As far as older relatives go, I have a cousin that is 6 years older than me and took a similar path: graduated high school, then went to college for 4 years using loans and working part-time. She was okay with her debt upon graduation and for a few years afterwards. However, she ran into trouble about 5 years out of graduation when she bought a car, new furniture, and got a new apartment all within the same year. This put more strain on her than she thought it would and as a result, she had to work a second job, all but sacrificing the sacred "mid-twenties" social life. I will definitely keep this in mind post-graduation as complacency seems to blame here.
Let me divide my comments into two parts. The first concerns only the pecuniary (financial) returns to college The second concerns other returns that can't be measured by your future earnings.
ReplyDeleteYou said some things that are economically wrong in your last sentence of the second paragraph, so I want to react to that. A big issue to consider is the road not taken and if there are multiple alternatives for those, which would be the best alternative. Would it be not going to college at all? Would it be working and going to college part time? Would it have been going to community college for the first two years to lessen the tuition burden and going to the U of I starting as a junior?
If you figure out the best alternative and you compare the future earnings from that as compared to the future earnings from what you actually did, you can then determine whether the extract costs in what you did were worth it or not. You can't possibly figure that out, however, until you've got a reasonable basis for what your future earnings will be.
The uncertainty is clearly greater in the future earnings than it is in the current expenditure on college. But even with piling up a significant amount of debt, that can be completely rational if the future earnings warrant doing so.
Also, unfortunately, the macro economy has not performed all that well while you've been in college and that matters for your future earnings. It has been performing a bit better as of late, but there is a lot of uncertainty in whether additional improvement will happen or not. Your college investment would prove more sensible if the unemployment rate were lower and if the labor market were tighter for the next few years. Let's hope for that, though as I said, it is highly uncertain.
Let me turn to the non-pecuniary return to college or, alternatively, why every college student should have a strong background in the liberal arts and thereby develop good critical thinking skills and a strong ability to communicate well. This has value for your own enjoyment of life, for you to be a better citizen in your community, and if you ultimately have a family to be a better parent.

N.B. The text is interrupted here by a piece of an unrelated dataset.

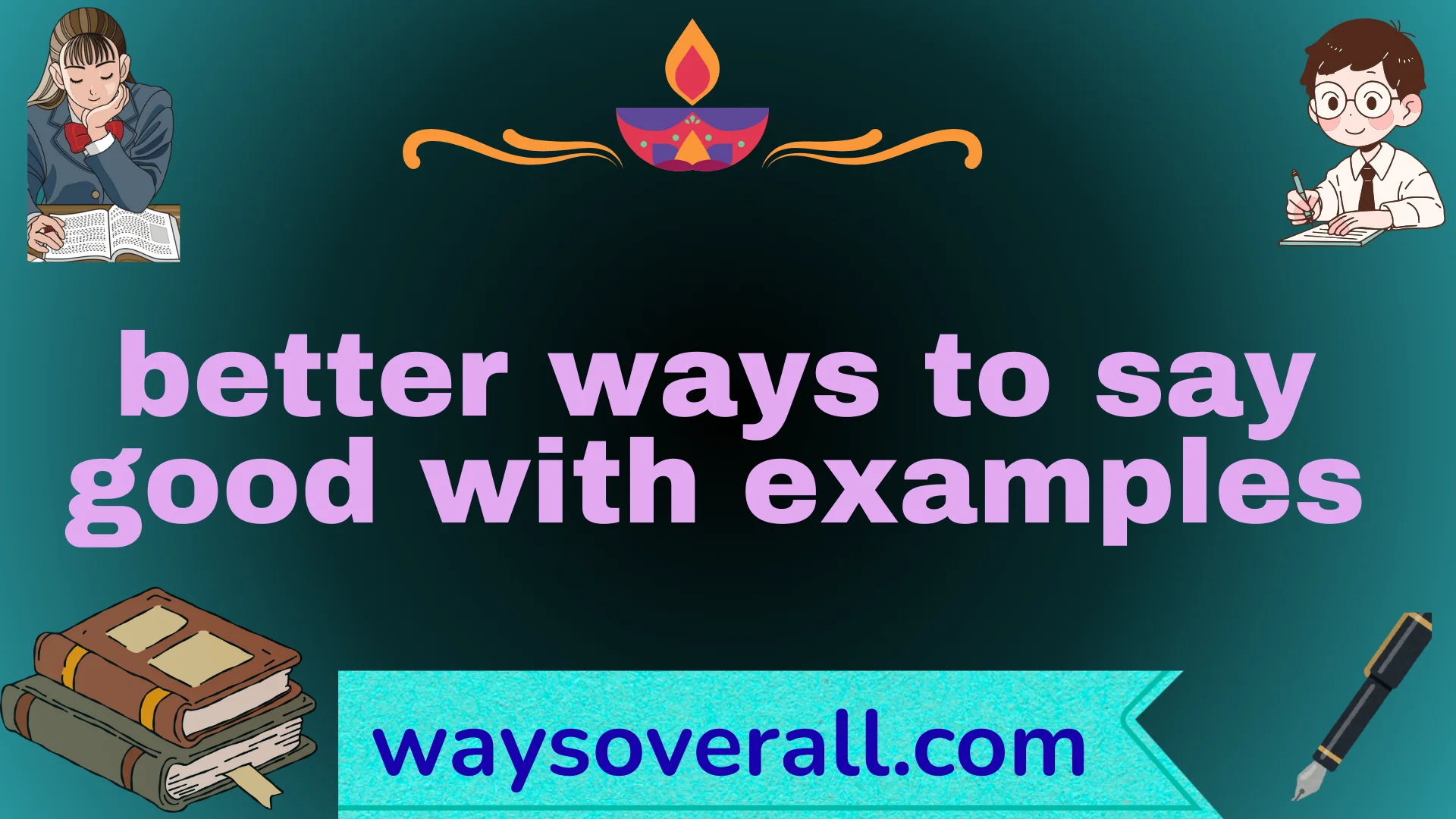 better ways to say good with examples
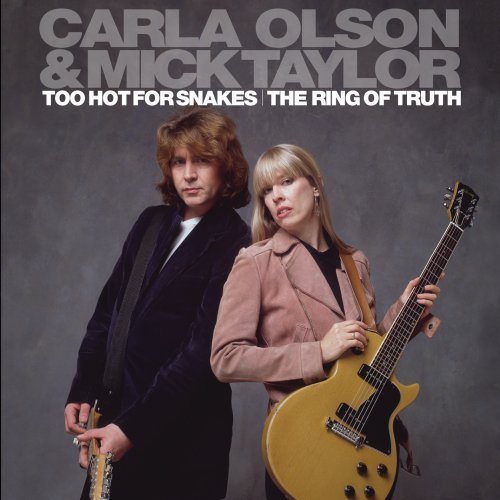 Carla Olson & Mick Taylor - Too Hot for Snakes / Ring of Truth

Those benefits can be strong even if the narrow economic argument for college at the U of I is not quite as strong, because of the labor market weakness I mentioned. So you do want to get a "total income" calculation in thinking about the question, and not just limit it to a narrow financial calculation. If you can't afford to eat or to have decent shelter, the narrow calculation is more relevant. If you generate enough income to manage the bare necessities, the other considerations take on more relevance.